§ Task requirements:
Search the entries below for the word "United" and copy each line that has it.

#####

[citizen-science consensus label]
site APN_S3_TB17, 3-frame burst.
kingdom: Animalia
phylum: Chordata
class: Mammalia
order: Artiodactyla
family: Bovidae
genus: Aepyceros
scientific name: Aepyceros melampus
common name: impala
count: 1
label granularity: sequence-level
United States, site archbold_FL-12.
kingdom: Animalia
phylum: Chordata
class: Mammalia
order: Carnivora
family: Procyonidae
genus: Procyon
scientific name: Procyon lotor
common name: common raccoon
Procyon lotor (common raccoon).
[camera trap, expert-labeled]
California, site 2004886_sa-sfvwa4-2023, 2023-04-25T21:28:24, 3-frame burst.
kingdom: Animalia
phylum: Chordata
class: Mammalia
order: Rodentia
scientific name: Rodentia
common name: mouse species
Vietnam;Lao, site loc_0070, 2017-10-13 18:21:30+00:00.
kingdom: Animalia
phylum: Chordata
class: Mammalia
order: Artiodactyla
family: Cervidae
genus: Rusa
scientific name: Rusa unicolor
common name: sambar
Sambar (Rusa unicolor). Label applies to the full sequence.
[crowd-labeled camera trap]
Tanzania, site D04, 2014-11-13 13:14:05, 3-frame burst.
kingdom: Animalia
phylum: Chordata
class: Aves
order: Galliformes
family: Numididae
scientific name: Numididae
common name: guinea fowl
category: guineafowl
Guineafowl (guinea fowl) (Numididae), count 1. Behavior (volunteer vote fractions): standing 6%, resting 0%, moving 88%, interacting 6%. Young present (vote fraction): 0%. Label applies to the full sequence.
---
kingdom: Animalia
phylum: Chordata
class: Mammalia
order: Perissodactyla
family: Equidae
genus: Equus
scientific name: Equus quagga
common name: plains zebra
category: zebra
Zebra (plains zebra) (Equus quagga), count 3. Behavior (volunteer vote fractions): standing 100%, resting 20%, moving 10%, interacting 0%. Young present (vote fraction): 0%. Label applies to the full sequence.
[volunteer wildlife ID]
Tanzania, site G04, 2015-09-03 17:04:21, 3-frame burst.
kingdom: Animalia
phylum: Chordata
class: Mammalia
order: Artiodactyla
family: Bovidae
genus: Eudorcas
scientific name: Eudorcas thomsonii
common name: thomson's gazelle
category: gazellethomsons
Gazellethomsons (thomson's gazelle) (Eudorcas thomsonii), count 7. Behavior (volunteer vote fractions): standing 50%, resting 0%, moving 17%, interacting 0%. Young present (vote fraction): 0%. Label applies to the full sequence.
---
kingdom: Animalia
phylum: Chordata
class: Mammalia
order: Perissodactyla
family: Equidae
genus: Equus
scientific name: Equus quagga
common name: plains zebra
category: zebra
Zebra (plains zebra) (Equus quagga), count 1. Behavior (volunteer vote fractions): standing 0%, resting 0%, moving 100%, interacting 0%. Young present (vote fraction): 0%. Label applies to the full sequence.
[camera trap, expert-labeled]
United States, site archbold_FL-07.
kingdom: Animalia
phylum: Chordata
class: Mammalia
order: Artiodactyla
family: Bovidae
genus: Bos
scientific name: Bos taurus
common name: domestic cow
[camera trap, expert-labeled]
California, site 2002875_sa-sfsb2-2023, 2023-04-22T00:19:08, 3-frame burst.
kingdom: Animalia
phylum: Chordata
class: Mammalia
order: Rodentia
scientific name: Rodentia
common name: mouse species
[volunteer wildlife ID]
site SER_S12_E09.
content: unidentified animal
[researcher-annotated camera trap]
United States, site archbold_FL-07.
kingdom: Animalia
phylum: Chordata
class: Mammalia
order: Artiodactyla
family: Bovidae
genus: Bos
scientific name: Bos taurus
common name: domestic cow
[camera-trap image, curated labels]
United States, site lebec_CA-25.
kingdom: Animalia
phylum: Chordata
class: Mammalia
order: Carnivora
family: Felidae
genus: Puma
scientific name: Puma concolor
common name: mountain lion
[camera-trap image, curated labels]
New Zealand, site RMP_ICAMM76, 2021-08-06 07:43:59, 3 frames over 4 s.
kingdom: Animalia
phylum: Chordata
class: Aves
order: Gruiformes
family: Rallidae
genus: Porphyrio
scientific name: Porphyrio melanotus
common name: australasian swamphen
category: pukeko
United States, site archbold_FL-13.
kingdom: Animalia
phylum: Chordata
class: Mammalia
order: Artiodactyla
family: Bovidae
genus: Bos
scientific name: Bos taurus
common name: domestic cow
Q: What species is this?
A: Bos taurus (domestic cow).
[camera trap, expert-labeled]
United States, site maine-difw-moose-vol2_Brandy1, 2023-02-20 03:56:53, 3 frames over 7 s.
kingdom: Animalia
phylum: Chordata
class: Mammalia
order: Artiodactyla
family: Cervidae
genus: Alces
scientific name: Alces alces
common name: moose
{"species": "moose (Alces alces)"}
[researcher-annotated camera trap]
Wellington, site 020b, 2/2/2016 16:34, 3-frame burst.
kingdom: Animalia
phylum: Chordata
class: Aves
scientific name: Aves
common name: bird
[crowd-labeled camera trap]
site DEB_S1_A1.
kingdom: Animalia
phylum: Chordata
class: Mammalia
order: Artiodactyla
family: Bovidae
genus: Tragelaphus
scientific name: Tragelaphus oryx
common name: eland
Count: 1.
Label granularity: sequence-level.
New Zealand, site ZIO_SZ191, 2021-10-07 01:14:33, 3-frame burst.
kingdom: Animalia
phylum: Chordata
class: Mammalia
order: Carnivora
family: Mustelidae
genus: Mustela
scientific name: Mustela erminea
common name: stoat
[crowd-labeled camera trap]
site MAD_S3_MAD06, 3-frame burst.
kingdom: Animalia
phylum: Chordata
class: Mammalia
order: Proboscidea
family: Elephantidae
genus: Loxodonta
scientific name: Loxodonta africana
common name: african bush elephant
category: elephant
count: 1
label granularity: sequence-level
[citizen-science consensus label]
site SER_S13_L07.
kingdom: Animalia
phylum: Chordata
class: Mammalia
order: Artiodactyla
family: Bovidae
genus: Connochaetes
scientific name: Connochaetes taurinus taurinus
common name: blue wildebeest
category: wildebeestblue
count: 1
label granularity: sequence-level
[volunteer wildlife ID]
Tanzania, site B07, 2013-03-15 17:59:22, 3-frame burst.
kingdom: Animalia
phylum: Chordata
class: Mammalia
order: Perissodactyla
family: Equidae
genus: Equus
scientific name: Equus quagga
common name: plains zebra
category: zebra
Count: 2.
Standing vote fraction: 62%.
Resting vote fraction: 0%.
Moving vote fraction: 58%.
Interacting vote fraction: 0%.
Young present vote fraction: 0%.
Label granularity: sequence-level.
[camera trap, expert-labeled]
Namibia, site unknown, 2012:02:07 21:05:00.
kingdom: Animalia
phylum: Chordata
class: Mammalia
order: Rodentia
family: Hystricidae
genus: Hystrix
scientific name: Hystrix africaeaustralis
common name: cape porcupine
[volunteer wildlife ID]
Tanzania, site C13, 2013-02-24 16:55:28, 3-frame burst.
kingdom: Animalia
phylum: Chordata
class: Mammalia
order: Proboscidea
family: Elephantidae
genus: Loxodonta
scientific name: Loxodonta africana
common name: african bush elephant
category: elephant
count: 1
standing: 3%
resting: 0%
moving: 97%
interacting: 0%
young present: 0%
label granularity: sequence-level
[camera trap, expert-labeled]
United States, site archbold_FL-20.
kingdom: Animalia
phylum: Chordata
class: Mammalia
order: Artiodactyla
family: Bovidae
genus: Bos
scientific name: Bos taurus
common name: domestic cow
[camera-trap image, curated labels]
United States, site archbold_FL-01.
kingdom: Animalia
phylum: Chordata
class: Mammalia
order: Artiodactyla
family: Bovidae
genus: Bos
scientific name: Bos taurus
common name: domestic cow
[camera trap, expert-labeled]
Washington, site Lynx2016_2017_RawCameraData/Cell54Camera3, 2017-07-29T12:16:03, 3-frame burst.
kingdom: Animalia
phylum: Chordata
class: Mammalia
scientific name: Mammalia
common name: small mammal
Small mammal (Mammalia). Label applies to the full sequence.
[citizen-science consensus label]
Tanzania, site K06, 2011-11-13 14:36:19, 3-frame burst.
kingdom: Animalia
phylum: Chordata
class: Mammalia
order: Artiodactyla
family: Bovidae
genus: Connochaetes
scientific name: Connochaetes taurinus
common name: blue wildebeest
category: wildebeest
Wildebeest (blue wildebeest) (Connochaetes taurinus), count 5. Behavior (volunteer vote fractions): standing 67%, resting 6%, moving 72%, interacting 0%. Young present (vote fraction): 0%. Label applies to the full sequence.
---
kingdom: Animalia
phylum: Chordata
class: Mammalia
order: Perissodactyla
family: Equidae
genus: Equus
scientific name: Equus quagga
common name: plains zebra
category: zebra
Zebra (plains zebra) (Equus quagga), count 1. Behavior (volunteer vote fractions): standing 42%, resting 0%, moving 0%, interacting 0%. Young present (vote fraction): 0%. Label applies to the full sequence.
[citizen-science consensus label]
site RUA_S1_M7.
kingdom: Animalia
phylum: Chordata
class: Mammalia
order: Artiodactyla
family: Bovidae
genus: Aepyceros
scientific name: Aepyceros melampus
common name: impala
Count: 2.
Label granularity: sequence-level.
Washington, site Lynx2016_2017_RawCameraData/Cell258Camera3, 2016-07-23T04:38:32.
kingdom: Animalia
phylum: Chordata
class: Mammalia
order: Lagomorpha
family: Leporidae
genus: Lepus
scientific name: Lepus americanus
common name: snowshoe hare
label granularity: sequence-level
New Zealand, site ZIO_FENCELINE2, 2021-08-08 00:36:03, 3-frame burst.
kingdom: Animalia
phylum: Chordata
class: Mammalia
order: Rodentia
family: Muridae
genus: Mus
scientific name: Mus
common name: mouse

#####

§ Answer for the task:
United States, site archbold_FL-12.
United States, site archbold_FL-07.
United States, site archbold_FL-07.
United States, site lebec_CA-25.
United States, site archbold_FL-13.
United States, site maine-difw-moose-vol2_Brandy1, 2023-02-20 03:56:53, 3 frames over 7 s.
United States, site archbold_FL-20.
United States, site archbold_FL-01.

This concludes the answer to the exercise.